From war zones to world capitals, journalists these days literally are under the gun. The deaths in Ukraine of two Fox News reporters and an American documentary filmmaker this month tragically underscore the point. So does President Vladimir Putin's crackdown on Russian journalists whose acts of defiance, including at state-run outlets, reflect their bravery in the face of an increasingly repressive regime.
That's what makes the fabulists at Fox and elsewhere in the right-wing media-verse who are promoting Putin's fantasies about his invasion and politicizing the national security challenges facing President Biden so ludicrous. They obviously have no trouble looking at the camera to peddle disinformation and pontificate about what should be done. Given the casualties in their own ranks, the risks reporters face daily in Ukraine, and Biden's success in leading the NATO response so far, the networks' bankable babblers also need to look in the mirror. The image is anything but a profile in courage.
Take prime time on Fox. Notwithstanding his past praise for Putin and dismissal of Russian aggression, an outraged Tucker Carlson, Fox's evening star, puffed up to call out his critics last week. A slanderous attack, as he put it, by Texas Republican Representative Mike McCaul reportedly labeled him an outlet for Putin's party line. And that's not all. Carlson averred McCaul's words are a political sin. The evidence: Biden says the same kind of thing. Russian Foreign Minister Sergey Lavrov noted Fox's helpfulness. He encouraged RT, Moscow's state-run news network, to give Fox's views more airtime. Picking up the hint, Russia's security service reportedly sent RT a 12-page memo on the subject, mentioning Carlson by name.
And then there's One America Network, even farther right than Fox, that has evangelized President Trump's stolen election lie 24/7. Dropped by DirectTV a few months ago and apparently teetering on the financial brink, OAN nevertheless is rolling the latest Russian disinformation into its schtick to continue the fight. On March 17, one of itsanchors accused President Biden of complicity in "the false flag operation" that bombed a Ukrainian maternity hospital. In a feat of journalistic legerdemain, the newsman somehow rolled video tape of the destruction while ignoring the Russian missile crater, ten feet deep in the hospital's front yard, and the fact Moscow officially said it launched the attack.
The same folks who can't quite figure out why their bloviating sounds like a rip-and-read script drafted by Russian TV, of course, are proclaiming their righteousness, blaming criticism on the cancel culture's lust to curb their freedom of speech. It's a shame Carlson and his colleagues who espy Big Brother's hand coming for them nightly don't peek out of their foxholes at Moscow where Putin's fingers already are wrapped around Russian journalists' necks.
The Fox and far right crowd might compare their imaginary perils to what's facing Marina Ovsyannikova. A former journalist at Moscow's Channel One, her bravery could well carry a far higher cost than all the derision currently coming Fox's way.
A producer at state television for 19 years, Ovsyannikova protested the invasion of Ukraine live during Channel One's prime time news program on March 14. Arrested and fined, she's waiting for more, telling the German magazine Der Spiegel that, fearful or not, she isn't leaving the country. "Anything could happen -- a car accident, anything they want.
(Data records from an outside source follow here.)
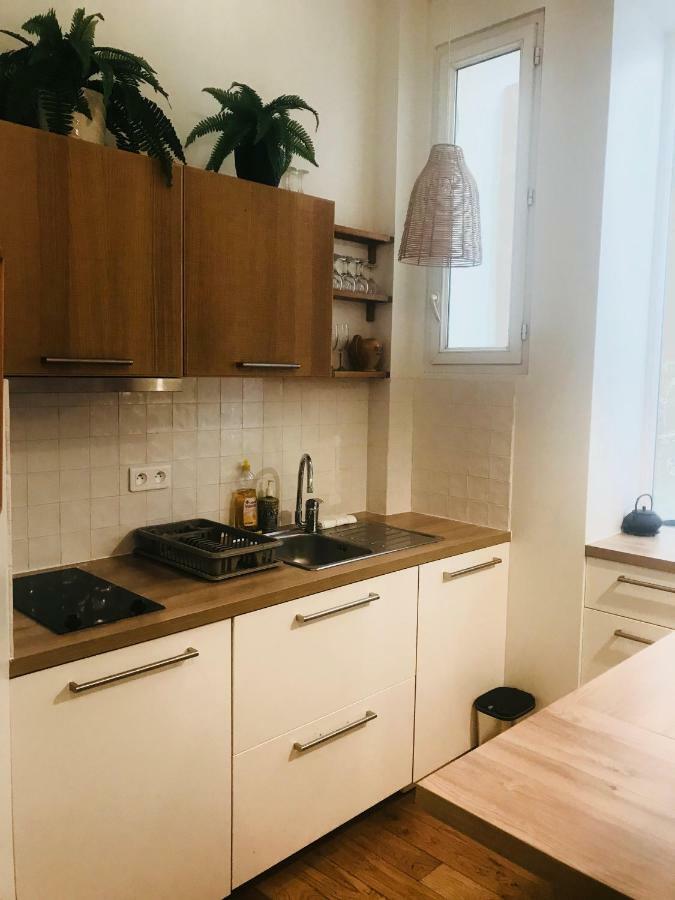Parisian Cosy Flat公寓 外观 照片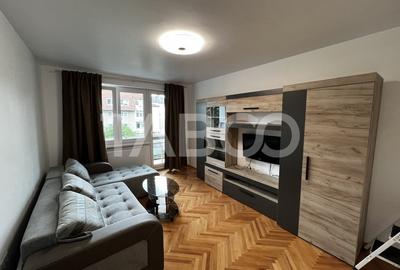 Apartament cu 3 camere decomandat, mobilat în Central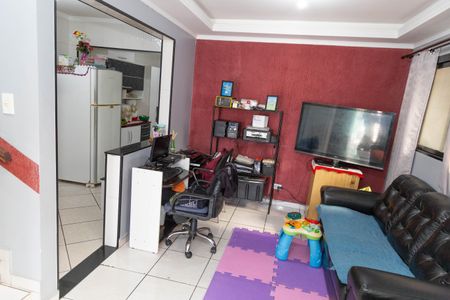 Casa à venda com 127m², 3 quartos e 1 vagaSala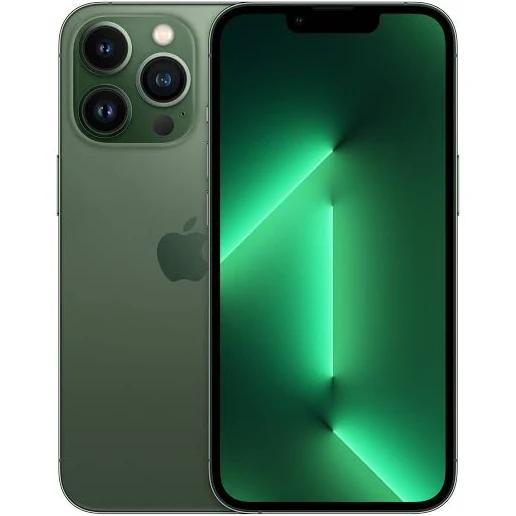 Apple iPhone 13 5G 128GB Green (Renewed)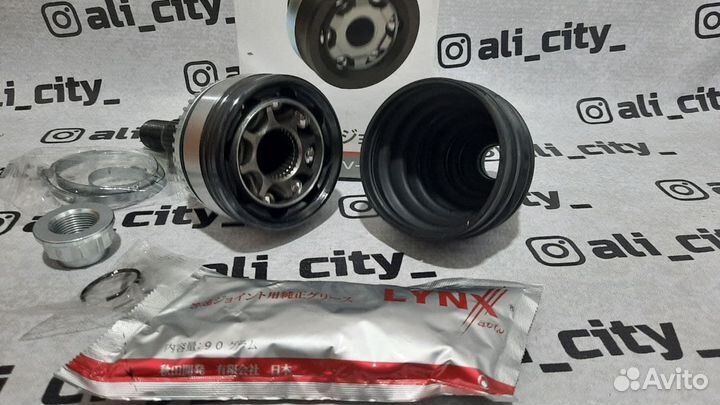 Шрус наружный Камри 50 2.5 lynxauto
I'm aware of that," she said. Citing Putin's growing authoritarianism, roll back of democratic reforms, poisoning of opponents, and finally the invasion, she explained, "My dissatisfaction has been building up over all these years." Ovsyannikova says she isn't alone, noting, "The majority of smart and educated people oppose the war."
Among news and other on-air personalities at the state-run or controlled outlets, her assertion is bearing out. According to BBC, a Channel One colleague, Zhanna Agalakova,quit as Europe correspondent. Two long time journalists, news presenter Lilia Gildeyeva and Vadim Glusker, have left rival NTV. At RT, meanwhile, Maria Baronova, its former chief editor, has resigned. Add to that antiwar statements on social media by talk show hosts and celebrities who have taken leave from their programs and a prima ballerina, Olga Smirnova, who two weeks ago pirouetted from the Bolshoi to the Dutch National Ballet after denouncing the war.
So, consider the comparison. Carlson, with every right to voice his opinion, dismisses as slander a congressman's criticism of his views that even Russia's foreign minister reportedly suggests amount to carrying the Kremlin's water. Meanwhile, the Fox star pockets a reported annual $10 million check from the network for his nightly performance art. In Moscow, Russian journalists refuse to haul Putin's bucket, instead speaking out or resigning to protest Putin's aggression, and presumably foregoing their salaries, perhaps their freedom, or even personal safety. The profile in courage? You decide.
When it comes to the occupants of the management suites in the media giants that own the news and set its standards, the journalists who are putting themselves at risk to report from Ukraine as well as those standing up for the truth in Moscow deserve better.